## Supplied text
..............................

Do you rewrite every API call in your software every time you bump dependencies?

Do you think that a library that changes API very often and thus remains insecure because bumping it breaks the program should be running on people's computers?



Why do you think libraries get any releases at all?

Software A and B depend on C (version V). A has a bug that gets fixed by shipping with C version V+1. B unfortunately has a latent bug that appears when shipping with C (version V+1).

You’re now going to have to do a bunch of work, outright not ship stuff, or even introduce bugs because of this policy!

Nobody wants buggy libraries, and in this example it’s not the library’s fault (B might just be misusing C, or in fact compensating for a bug).

Reading through these threads I’m much more empathetic to the software bill of materials argument than before as a justification for this policy. I do not think there’s an intrinsic quality argument to the global single version policy.

Bug fix releases are proof that sometimes you do really just need to put out new things to fix a bug.


> Why do you think libraries get any releases at all?

I mean… you're welcome to write a book and not publish it, just don't expect anyone to read it no? Same thing with libraries.


> If your library changes API all the time, do you think it's a good library?

If it has a 0.x.y version number? Yes, that's what 0.x means to begin with. In fact Rust/cargo provides a stricter interpretation of semver than the original, which allows you to express guarantees of API stability (by keeping the minor version number fixed) even in 0.x-version projects.


If it has a 0.x version number it should be good policy to not use it.

..............................

## Records provided
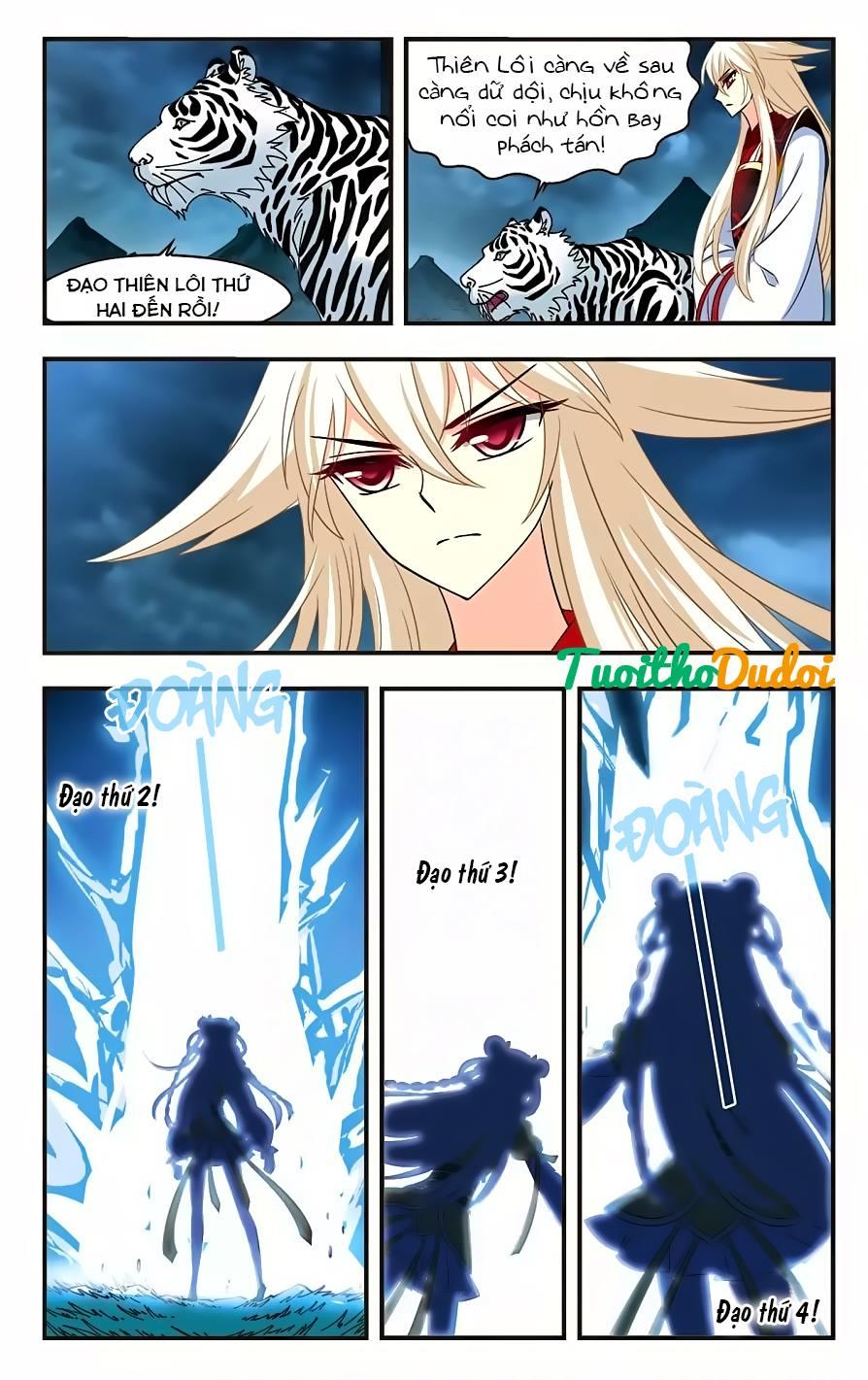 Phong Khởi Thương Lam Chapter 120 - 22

..............................

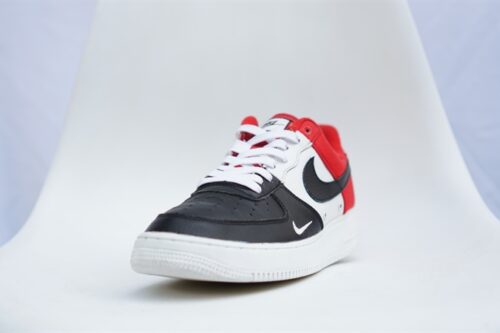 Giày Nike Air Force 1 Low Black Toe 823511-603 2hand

..............................

## Task set
1 > Decide whether each statement below agrees with the library releases discussion, answering yes or no and quoting the words of the text that settle it.
(a) Rust/cargo provides a looser interpretation of semver than the original.
(b) In the example, software A has a bug that is fixed by shipping with C version V+1.
(c) The writer believes there is an intrinsic quality argument to the global single version policy.
2 > List every single capital letter that the library releases discussion uses as the name of a piece of software or a library in its example.

## Your responses
1 >
(a) No: "Rust/cargo provides a stricter interpretation of semver than the original"
(b) Yes: "A has a bug that gets fixed by shipping with C version V+1."
(c) No: "I do not think there’s an intrinsic quality argument to the global single version policy."

2 > A, B, C